- Problem description: Everything in the listing should be set down exactly, apart from the pictures.

- Extracted entries:
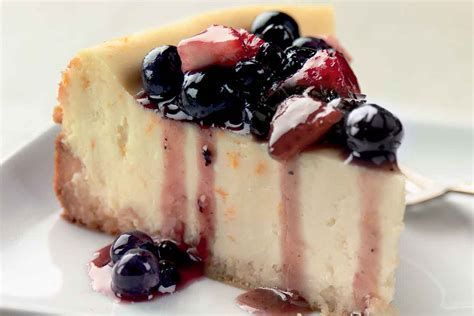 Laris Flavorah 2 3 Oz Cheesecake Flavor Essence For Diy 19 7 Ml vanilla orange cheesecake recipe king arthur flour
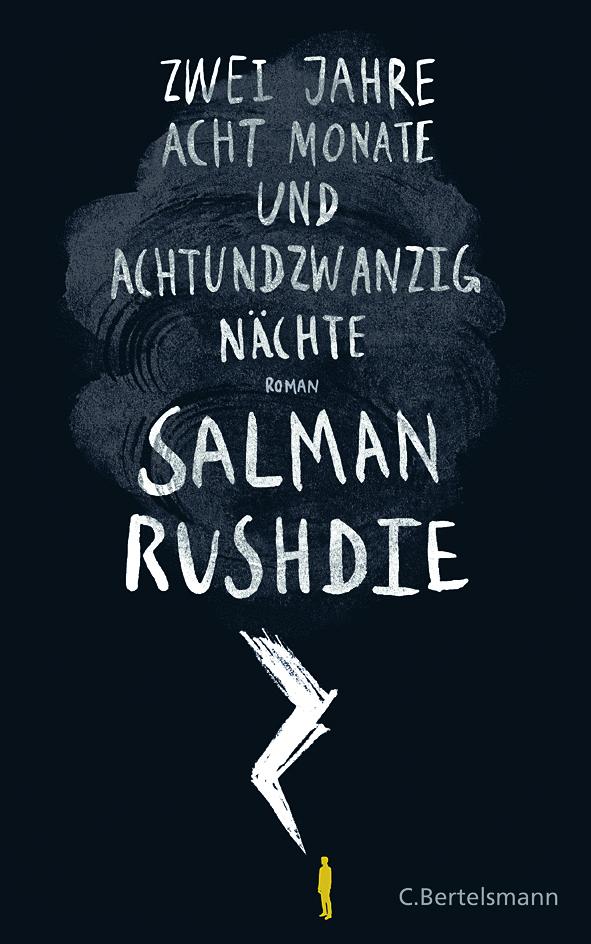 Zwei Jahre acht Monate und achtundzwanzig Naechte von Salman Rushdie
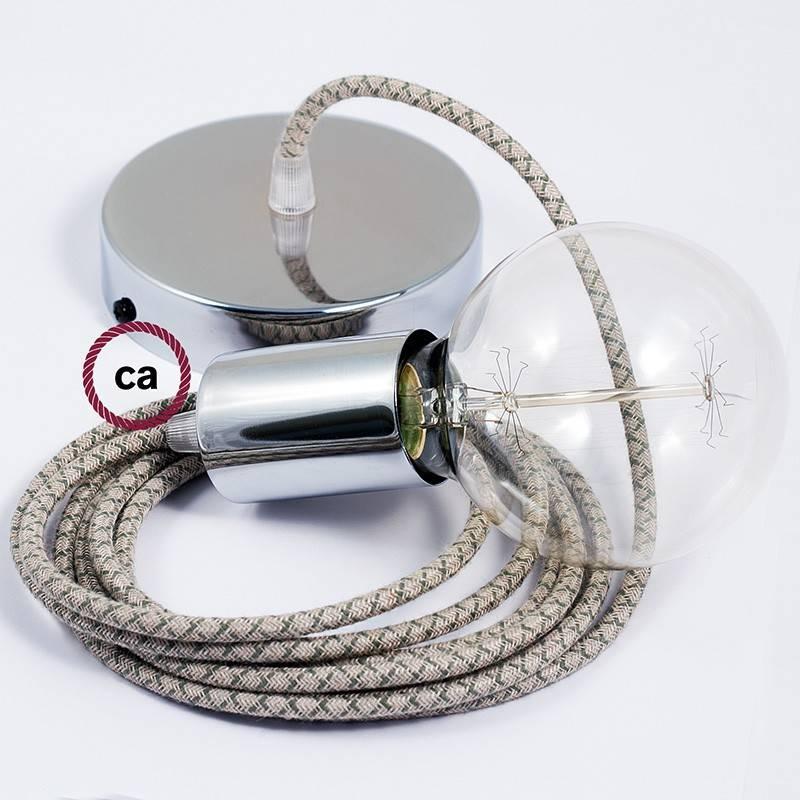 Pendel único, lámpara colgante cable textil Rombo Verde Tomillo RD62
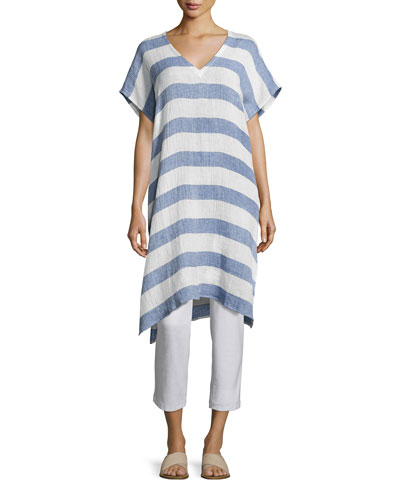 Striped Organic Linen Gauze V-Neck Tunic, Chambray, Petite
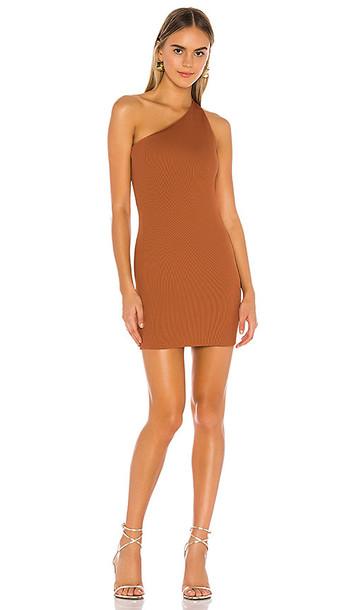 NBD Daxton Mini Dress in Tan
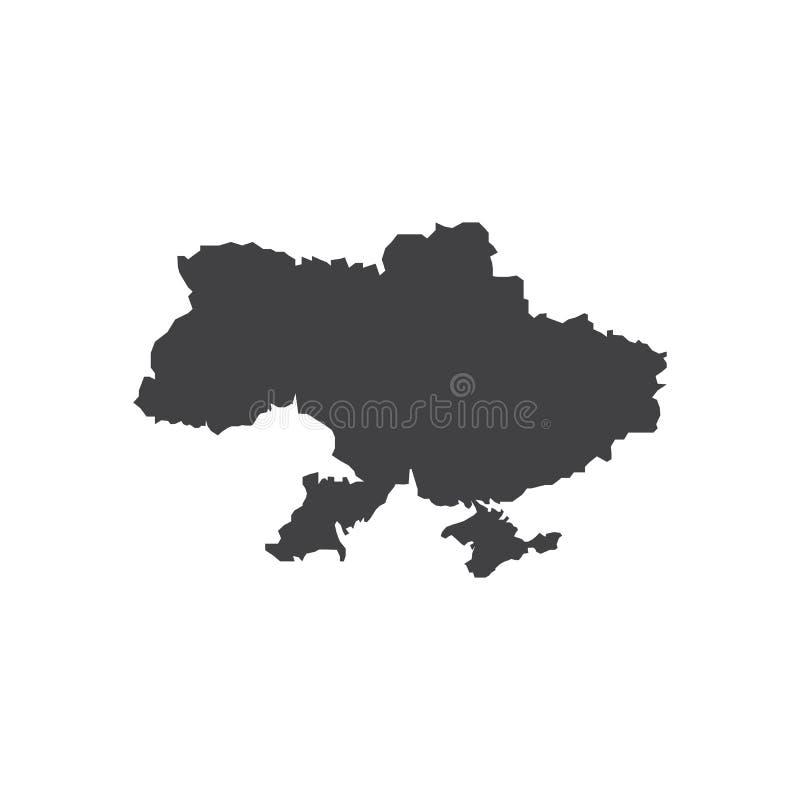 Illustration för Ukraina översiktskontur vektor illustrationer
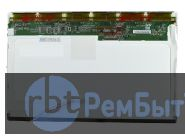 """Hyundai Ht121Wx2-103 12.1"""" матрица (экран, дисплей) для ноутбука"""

- Result for this exercise:
 Laris Flavorah 2 3 Oz Cheesecake Flavor Essence For Diy 19 7 Ml vanilla orange cheesecake recipe king arthur flour
 Zwei Jahre acht Monate und achtundzwanzig Naechte von Salman Rushdie
 Pendel único, lámpara colgante cable textil Rombo Verde Tomillo RD62
 Striped Organic Linen Gauze V-Neck Tunic, Chambray, Petite
 NBD Daxton Mini Dress in Tan
 Illustration för Ukraina översiktskontur vektor illustrationer
 """Hyundai Ht121Wx2-103 12.1"""" матрица (экран, дисплей) для ноутбука"""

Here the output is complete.